• [Prompt]: Present the part of the listing from the line with "Tell me how" to the line with "23.4 metres", both lines included, as a numbered list with the blank lines omitted.

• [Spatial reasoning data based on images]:
------------------------
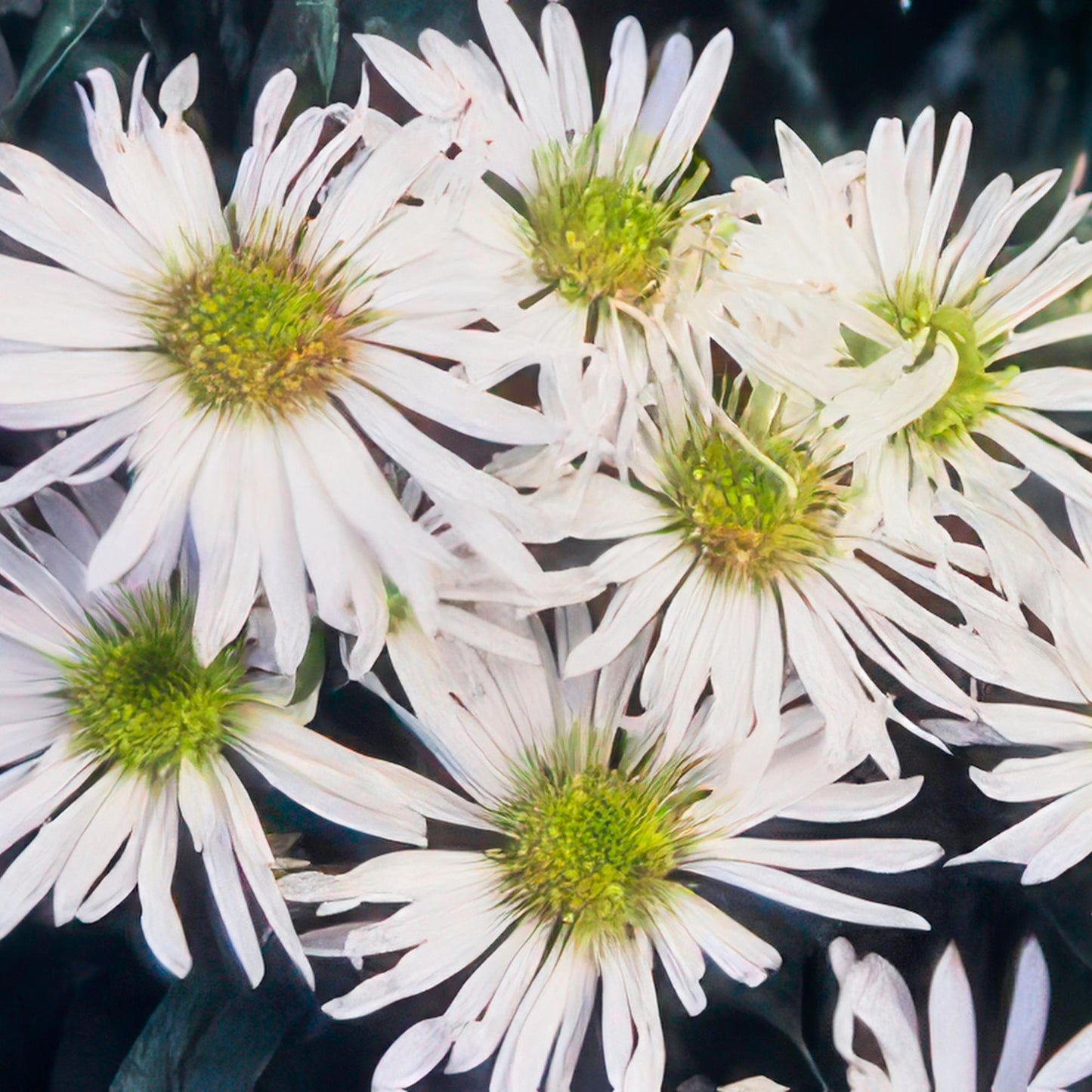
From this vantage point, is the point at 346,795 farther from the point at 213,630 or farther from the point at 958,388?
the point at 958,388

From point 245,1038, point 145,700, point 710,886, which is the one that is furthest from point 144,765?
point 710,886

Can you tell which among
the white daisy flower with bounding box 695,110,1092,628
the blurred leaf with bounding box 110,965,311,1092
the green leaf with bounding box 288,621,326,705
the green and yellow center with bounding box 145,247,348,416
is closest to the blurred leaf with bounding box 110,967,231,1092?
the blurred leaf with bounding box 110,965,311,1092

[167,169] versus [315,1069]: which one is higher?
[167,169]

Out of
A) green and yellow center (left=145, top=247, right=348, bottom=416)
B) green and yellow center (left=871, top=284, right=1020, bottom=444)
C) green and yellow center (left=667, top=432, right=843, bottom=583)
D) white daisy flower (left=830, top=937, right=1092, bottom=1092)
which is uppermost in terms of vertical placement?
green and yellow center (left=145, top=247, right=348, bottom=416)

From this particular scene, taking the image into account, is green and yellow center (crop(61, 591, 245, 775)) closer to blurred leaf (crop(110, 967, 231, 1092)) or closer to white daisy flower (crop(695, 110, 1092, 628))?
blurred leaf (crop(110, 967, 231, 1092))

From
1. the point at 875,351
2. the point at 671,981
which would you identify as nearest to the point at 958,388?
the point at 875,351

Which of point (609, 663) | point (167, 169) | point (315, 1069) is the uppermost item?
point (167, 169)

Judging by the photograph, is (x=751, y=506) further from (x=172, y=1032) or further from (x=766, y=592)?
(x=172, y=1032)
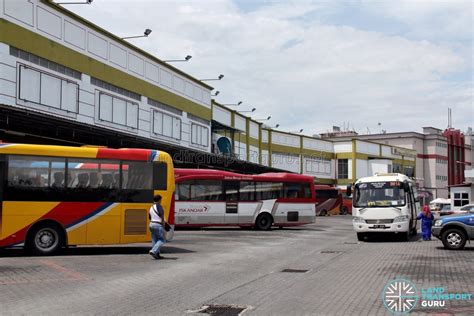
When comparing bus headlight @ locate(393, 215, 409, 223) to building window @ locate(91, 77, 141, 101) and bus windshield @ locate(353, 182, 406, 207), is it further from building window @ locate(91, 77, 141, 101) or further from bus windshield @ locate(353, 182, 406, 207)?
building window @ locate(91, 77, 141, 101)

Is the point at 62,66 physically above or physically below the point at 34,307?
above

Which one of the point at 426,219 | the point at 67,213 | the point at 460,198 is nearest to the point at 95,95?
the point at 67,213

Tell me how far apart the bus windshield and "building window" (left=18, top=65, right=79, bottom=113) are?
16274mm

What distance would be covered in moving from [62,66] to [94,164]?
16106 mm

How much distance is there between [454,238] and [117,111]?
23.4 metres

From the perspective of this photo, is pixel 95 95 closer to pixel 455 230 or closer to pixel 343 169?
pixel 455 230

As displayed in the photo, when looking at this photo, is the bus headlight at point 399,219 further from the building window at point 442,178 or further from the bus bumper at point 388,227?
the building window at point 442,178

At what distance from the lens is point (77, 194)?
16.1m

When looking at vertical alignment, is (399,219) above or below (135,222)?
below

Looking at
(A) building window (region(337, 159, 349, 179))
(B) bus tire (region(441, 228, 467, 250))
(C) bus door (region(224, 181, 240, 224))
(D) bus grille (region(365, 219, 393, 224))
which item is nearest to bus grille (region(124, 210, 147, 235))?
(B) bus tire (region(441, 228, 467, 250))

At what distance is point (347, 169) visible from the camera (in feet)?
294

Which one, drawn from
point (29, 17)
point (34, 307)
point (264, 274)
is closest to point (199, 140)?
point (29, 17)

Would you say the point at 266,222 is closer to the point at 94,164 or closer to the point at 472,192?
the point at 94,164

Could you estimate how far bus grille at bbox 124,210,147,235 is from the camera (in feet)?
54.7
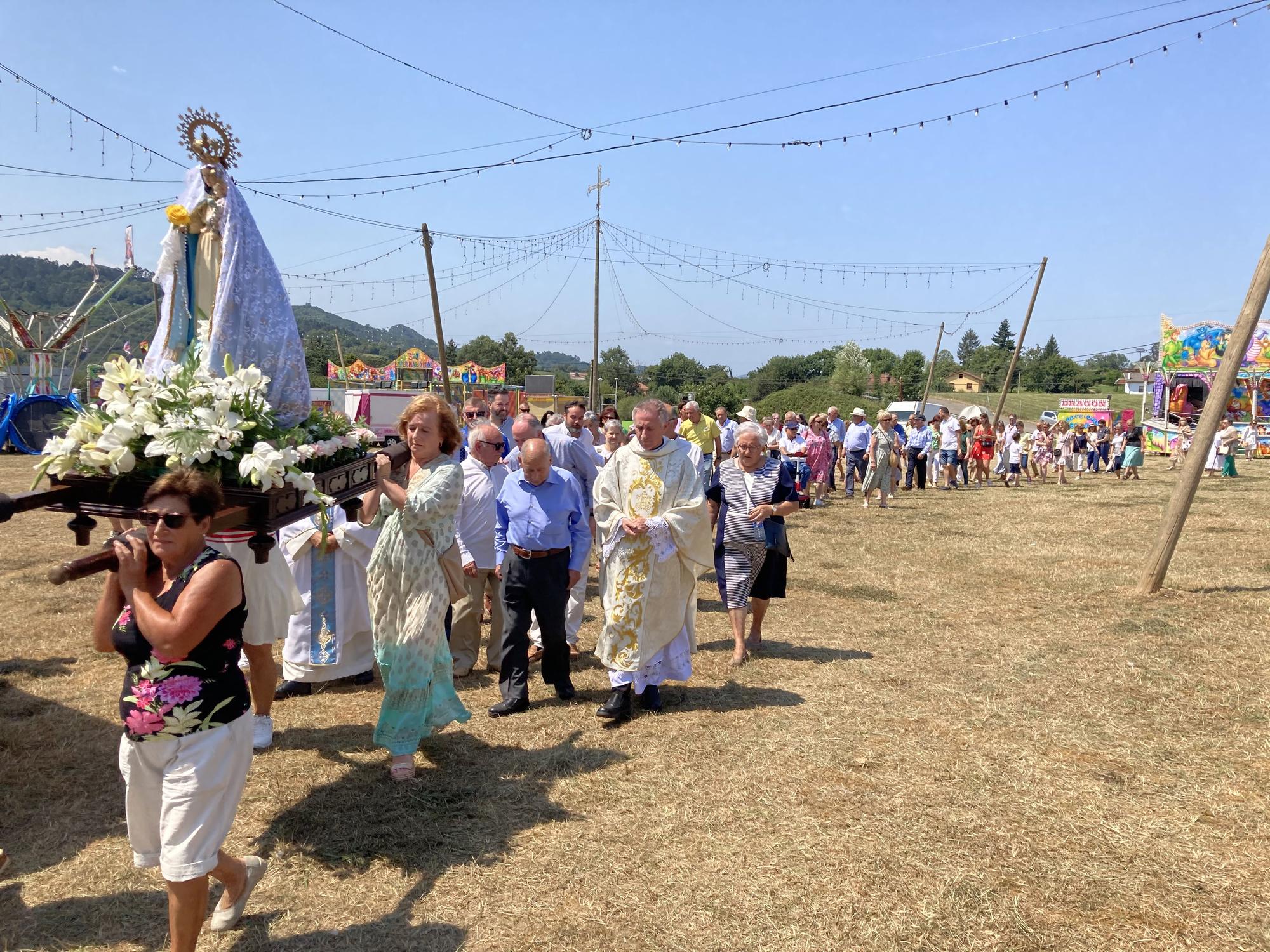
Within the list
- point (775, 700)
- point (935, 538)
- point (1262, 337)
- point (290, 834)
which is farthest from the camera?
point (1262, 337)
------------------------
• [Full answer]:
1. Tell me how far apart the bus windshield and "building window" (left=18, top=65, right=79, bottom=113) are?
2. 16274mm
3. What distance would be covered in moving from [62,66] to [94,164]?
4. 16106 mm
5. How much distance is there between [454,238] and [117,111]?
6. 23.4 metres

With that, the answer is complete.